#### Article
Lecture du mardi 22 décembre 2020
REPUBLIQUE FRANCAISE

AU NOM DU PEUPLE FRANCAIS



Vu la procédure suivante :

M. et Mme B... A... ont demandé au tribunal administratif de Paris de prononcer la décharge, en droits et majorations, des cotisations supplémentaires d'impôt sur le revenu auxquelles ils ont été assujettis au titre des années 2011 et 2012. Par un jugement n° 1605683/2-2 du 26 octobre 2017, le tribunal administratif de Paris, après avoir prononcé un non-lieu à statuer partiel, a rejeté le surplus de leur demande.

Par un arrêt n° 17PA03909 du 5 décembre 2018, la cour administrative d'appel de Paris a, sur appel de M. t Mme A..., prononcé la décharge des impositions supplémentaires et des pénalités auxquelles ils ont été assujettis au titre des années 2011 et 2012.

Par un pourvoi, enregistré le 31 janvier 2019 au secrétariat du contentieux du Conseil d'Etat, le ministre de l'action et des comptes publics demande au Conseil d'Etat d'annuler cet arrêt.

#### Données enregistrées
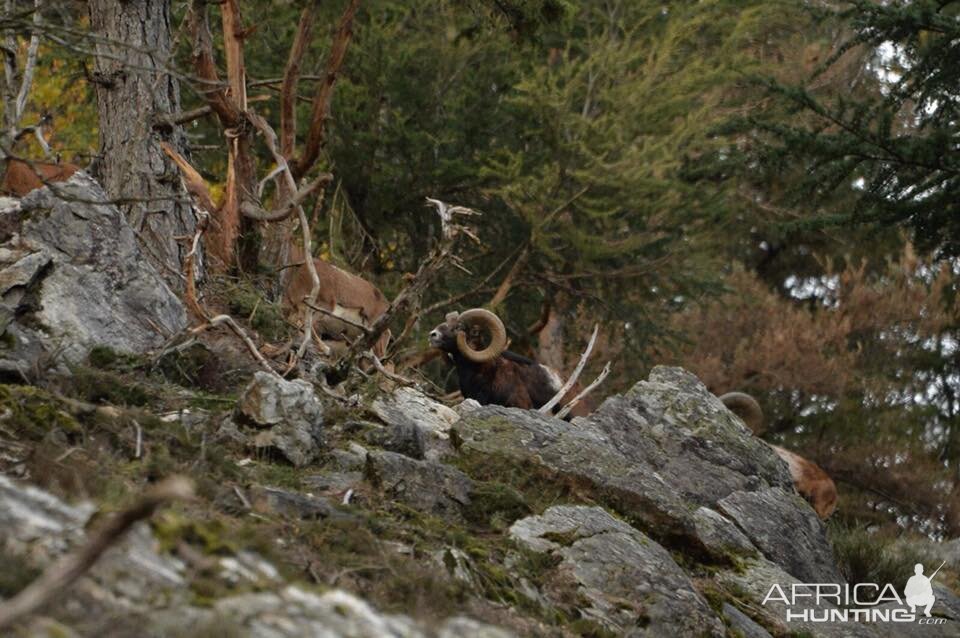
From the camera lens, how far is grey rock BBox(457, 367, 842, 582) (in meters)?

==

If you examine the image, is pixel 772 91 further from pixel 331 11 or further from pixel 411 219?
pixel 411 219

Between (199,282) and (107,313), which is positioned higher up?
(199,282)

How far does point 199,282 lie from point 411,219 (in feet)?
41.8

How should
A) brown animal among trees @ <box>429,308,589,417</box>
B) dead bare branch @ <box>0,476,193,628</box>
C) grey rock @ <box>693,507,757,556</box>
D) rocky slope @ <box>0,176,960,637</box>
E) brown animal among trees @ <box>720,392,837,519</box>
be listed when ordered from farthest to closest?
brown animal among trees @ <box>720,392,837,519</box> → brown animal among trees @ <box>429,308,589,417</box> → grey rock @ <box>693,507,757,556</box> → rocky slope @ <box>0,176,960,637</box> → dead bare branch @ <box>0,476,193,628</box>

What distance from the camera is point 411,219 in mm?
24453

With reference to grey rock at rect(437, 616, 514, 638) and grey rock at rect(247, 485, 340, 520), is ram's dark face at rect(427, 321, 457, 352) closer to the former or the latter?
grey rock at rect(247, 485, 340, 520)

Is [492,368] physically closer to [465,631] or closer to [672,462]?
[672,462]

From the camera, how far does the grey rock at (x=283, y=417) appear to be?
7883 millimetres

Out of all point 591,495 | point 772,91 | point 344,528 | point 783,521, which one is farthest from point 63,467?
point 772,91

#### Consigne
Reprenez la décision du Conseil d'Etat sur le litige fiscal de M. et Mme A... là où elle s'interrompt. Les entrées n'interviennent en rien dans ce travail.

#### Résultat
Vu les autres pièces du dossier ;

Vu :
- le code général des impôts et le livre des procédures fiscales ;
- la loi n° 2008-776 du 4 août 2008 ;
- le code de justice administrative et le décret n° 2020-1406 du 18 novembre 2020 ;




Après avoir entendu en séance publique :

- le rapport de Mme Christelle Thomas, maître des requêtes en service extraordinaire,

- les conclusions de M. Laurent Domingo, rapporteur public ;

La parole ayant été donnée, avant et après les conclusions, au Cabinet Briard, avocat de M. et Mme B... A... ;



Considérant ce qui suit :
1. Il ressort des pièces du dossier soumis aux juges du fond que M. B... A..., qui était depuis plus de vingt ans salarié de la société HSBC au Royaume-Uni, a rompu son contrat de travail avec cette dernière pour rejoindre le 1er mars 2010 la société HSBC France dans le cadre d'un contrat à durée indéterminée. A la suite d'un contrôle sur pièces des déclarations de revenus de M. et Mme A..., l'administration fiscale a, par une proposition de rectification du 22 juillet 2014, remis en cause le bénéfice du régime forfaitaire des impatriés prévu à l'article 155 B du code général des impôts dont s'était prévalu M. A... au titre des années 2011 et 2012, au motif qu'il n'avait pas bénéficié d'un recrutement direct de l'étranger par une entreprise établie en France mais d'une mobilité entre sociétés appartenant au même groupe. Le ministre de l'action et des comptes publics se pourvoit en cassation contre l'arrêt du 5 avril 2018 par lequel la cour administrative d'appel de Paris a prononcé la décharge des impositions supplémentaires auxquelles M. et Mme A... ont été assujettis au titre des années 2011 et 2012 à raison de ce redressement.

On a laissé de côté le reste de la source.